■ WRITTEN TASK 1:
In the passage on deblocking and deringing filters below, how many pixels are used when each 8 × 8 macroblock is filtered?
■ WRITTEN TASK 2:
Check three statements against the passage on deblocking and deringing filters below: (a) ringing effect results from coarse quantification of the image's high-frequency components; (b) DC filtering is applied to complex areas; (c) threshold determination divides the 8 × 8 macroblock into 4 smaller blocks. For each, answer yes or no and quote the deciding words.
■ WRITTEN TASK 3:
Reproduce the part of the passage on deblocking and deringing filters below starting with "4.2. Deringing Effect" and going on through "eliminating ringing effect.".

■ QUOTED PASSAGE:

To eliminate the blocking effect more powerful, in this paper, according the satisfied condition of near pixels at the border of $8 \times 8$ blocks, different filtering patterns are adopted in filtering process: DC filter of strong filtering for smooth area and default mode for pixels in the border of blocks for complex area.

Suppose that $p_{0}, p_{1}, \dots, p_{9}$ are ten consistent pixels in horizontal direction, and the value of $eq_cnt$ denotes the smooth level of the near image of blocks border; and $T_{1}$ is a small threshold, we have

\begin{matrix} eq_cnt = \sum_{i = 0}^{8} ‍ ϕ (p_{i} - p_{i + 1}), \end{matrix}

(3)

where

\begin{matrix} ϕ (σ) = {\begin{cases} 1 & if | σ | ⩽ T_{1}, \\ 0 & otherwise . \end{cases} \end{matrix}

(4)

If present pixels $p_{0}, p_{1}, \dots, p_{9}$ are in smooth area, the value of $eq_cnt$ would be relatively great. On the contrary, if the present pixels are in complex area, the value of $eq_cnt$ would be very small. We employ (5) to determine the desired filtering mode, DC offset mode or default mode, denoted by $filter_mode$ . Consider

\begin{matrix} filter_mode = {\begin{cases} DC_offset & if eq_cnt T_{2}, \\ default & otherwise . \end{cases} \end{matrix}

(5)

Suppose that $T_{2}$ is a threshold larger than $T_{1}$ . Examining the blocking effect areas cause by little DC offset. If $eq_cnt ⩾ T_{2}$ , the blocking area is smooth area and DC filtering mode is adopted. Inversely, the blocking area is complex area and default filtering mode is selected.

4.2. Deringing Effect Filter

The coarse quantification of the high-frequency components of image results in ringing effect. If high-frequency components, which corresponding to the strong edges of image, such as high contrast, occur quantization error, the nearby region of the strong edges would appear to be fake edge. The core of the ringing effect eliminating algorithm is how to distinguish the ringing and real edge. The most common method is examining the edge of image first, then using low-pass filter screening the no-edge pixels to achieve the objective of eliminating ringing effect.

The deringing effect filter includes threshold determination, identifier evaluation and adaptive smoothing. Every pixel in $8 \times 8$ macroblock all needs to filter. In fact, $10 \times 10$ pixels are used in the process of every $8 \times 8$ macroblock filtering.

In threshold determination module, first, we divide the $8 \times 8$ macroblock to 4 smaller blocks, then find the maximum and minimum grey value $\max [i]$ and $\min [i]$ of the divided ith block. Calculate the threshold $thr [i]$ and the dynamic range of grey $range [i]$ by (6) and (7), respectively. Consider

\begin{matrix} thr [i] = \frac{\max [i] + \min [i] + 1}{2}, \end{matrix}

(6)

■ GIVEN INFORMATION:

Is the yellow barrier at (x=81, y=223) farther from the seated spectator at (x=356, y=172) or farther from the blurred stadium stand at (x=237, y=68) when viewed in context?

■ WORKED ANSWER 1:
10 × 10 pixels are used for each 8 × 8 macroblock.

■ WORKED ANSWER 2:
(a) Yes: "The coarse quantification of the high-frequency components of image results in ringing effect."
(b) No: "Inversely, the blocking area is complex area and default filtering mode is selected."
(c) Yes: "first, we divide the $8 \times 8$ macroblock to 4 smaller blocks"

■ WORKED ANSWER 3:
4.2. Deringing Effect Filter

The coarse quantification of the high-frequency components of image results in ringing effect. If high-frequency components, which corresponding to the strong edges of image, such as high contrast, occur quantization error, the nearby region of the strong edges would appear to be fake edge. The core of the ringing effect eliminating algorithm is how to distinguish the ringing and real edge. The most common method is examining the edge of image first, then using low-pass filter screening the no-edge pixels to achieve the objective of eliminating ringing effect.